El pasado viernes se estrenó en pantallas mexicanas "El Último Maestro del Aire" (The Last Airbender) inspirada en la serie animada Avatar: La Leyenda de Aang. Desde el año pasado ha sido uno de los filmes más polémicos antes de su estreno por el asumible cambio de título debido a las comparaciones que se harían con la película "Avatar" de James Cameron. Hace un par de meses que el filme fue acogido en Estados Unidos y recibió bateos de mala crítica al ser sentenciada como una de las peores películas del 2010. Antes de comenzar mi reseña, quiero recalcar que nunca vi la serie como tal, y estoy basandome en las casi dos horas que estuve sentado viendo esta cinta.

El filme abré con los cuadros secuentes de la llegada de Aang (Noah Ringer) y de Appa (desperdiciada su participación) en una esfera congelada por más de un siglo. Encontrada por la maestra de agua Katara y su hermano guerrero de la misma tribu Sokka. El mundo de Avatar está dividido en cuatro grandes naciones (cada una con el nombre de uno de los cuatro elementos), las cuales; el destinado Avatar debe mantener en armonía.
En cada una de estas, hay individuos capaces de controlar dicho elemento (llamados maestros). Solo el avatar puede controlar los cuatro. Cuando Aang era un niño, sus maestros espirituales le pusieron a prueba haciendole escoger cuatro juguetes entre miles que ofrecieron, entre ellos el pequeño escogió los que eran objetos de antiguos Avatares, revelando así que era la reencarnación del último Avatar Roku.
Al rechazar su puesto, Aang escapó de aquel lugar donde entrenaba y enseñaban el arte; y volvemos al inició donde Katara interpretada por Nicola Peltz y su hemano Sokka intepretado por Jackson Rathbone (mejor conocido por su papel de Jasper en la Saga de Crepúsculo) rescatan y protegen (por lo menos los primeros 10 minutos) al maestro y viajan por el mundo para que el protagonista aprenda a manipular todos los elementos. Jackson queda a deber, si de por sí es extraño verlo en un rol como éstos, la falta de conexión con el papel es notoria.
La inexperta Nicola cumple, pero a secas. Tal vez es una de las cosas que más falló al filme entero, los protagonistas, su actuación, su conexión con lo que están interpretando. La trama en sí me pareció larga, tediosa y aburrida; el director Shyamalan quizó cubrir sólo un aspecto de la serie, que es el dominio control del agua (ya que Aang solo controla el viento) dejando en claro que habrá posibles secuelas (para el control del elemento fuego y del elemento tierra).

se recurrió al ya famoso 3D, y aunque se puede apreciar la tercera dimensión, no surge la esperanza de ver objetos volar hacia ti (espero que RE4: Resurrección lo logren).

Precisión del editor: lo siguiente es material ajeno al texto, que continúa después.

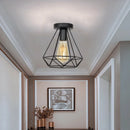 GobekUsa Iron Black Cage Ceiling Lamp Retro Fixtures Home Lighting for Living Room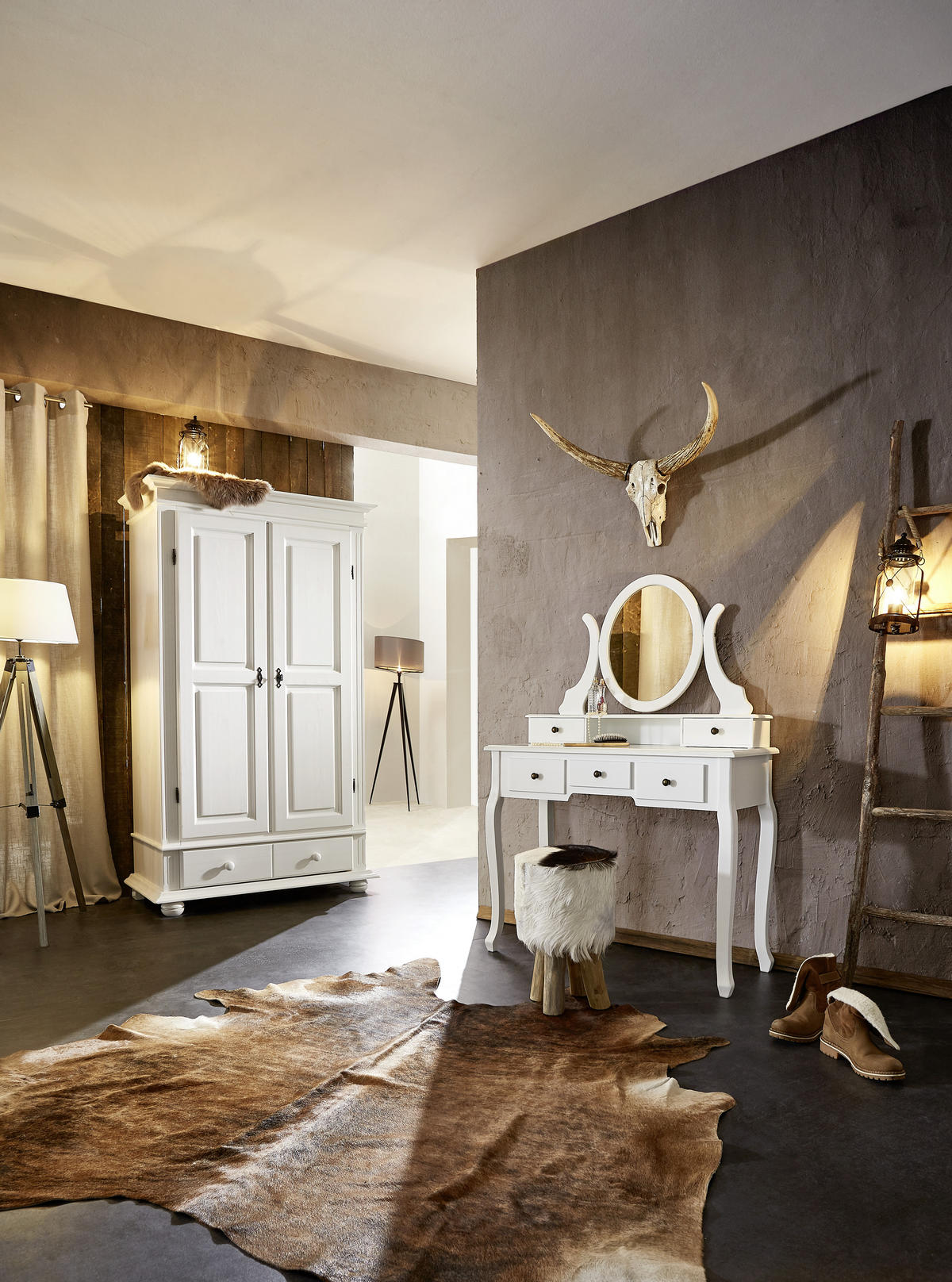 GARDEROBENSCHRANK  in 110/192/58 cm  - Schwarz/Weiß, LIFESTYLE, Holz/Metall (110/192/58cm) - Landscape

Los efectos son buenos, aptos a las nuevas tecnologías, aunque después de ver una y otra vez la misma animación detectas que el CGI es el mismo. Tal vez lo más interesante (entre comillas) del filme sean los últimos 10 minutos, donde Aang logra detener la invación de la nación fuego a la nación agua, debido a la riña entre estás. Pero entre los mismos personajes dicen que menos de un año el cometa Sozin duplicará el poder de la nación fuego, haciendo que estos ataquen de nuevo.
En fin, si eres fan de la serie animada, le pondrás menos estrellas de las permitidas, si eres como algunos de nosotros que no conocemos la serie, te sentiras aburrido y algo decepcionado al salir; como recomendación es una película rentable de blockbuster y la disfrutarás más lo cómodo de tu casa y de tu plasma, a desperdiciar una entrada de cine, que si bien, puedes ocupar en algunas otras atracciones.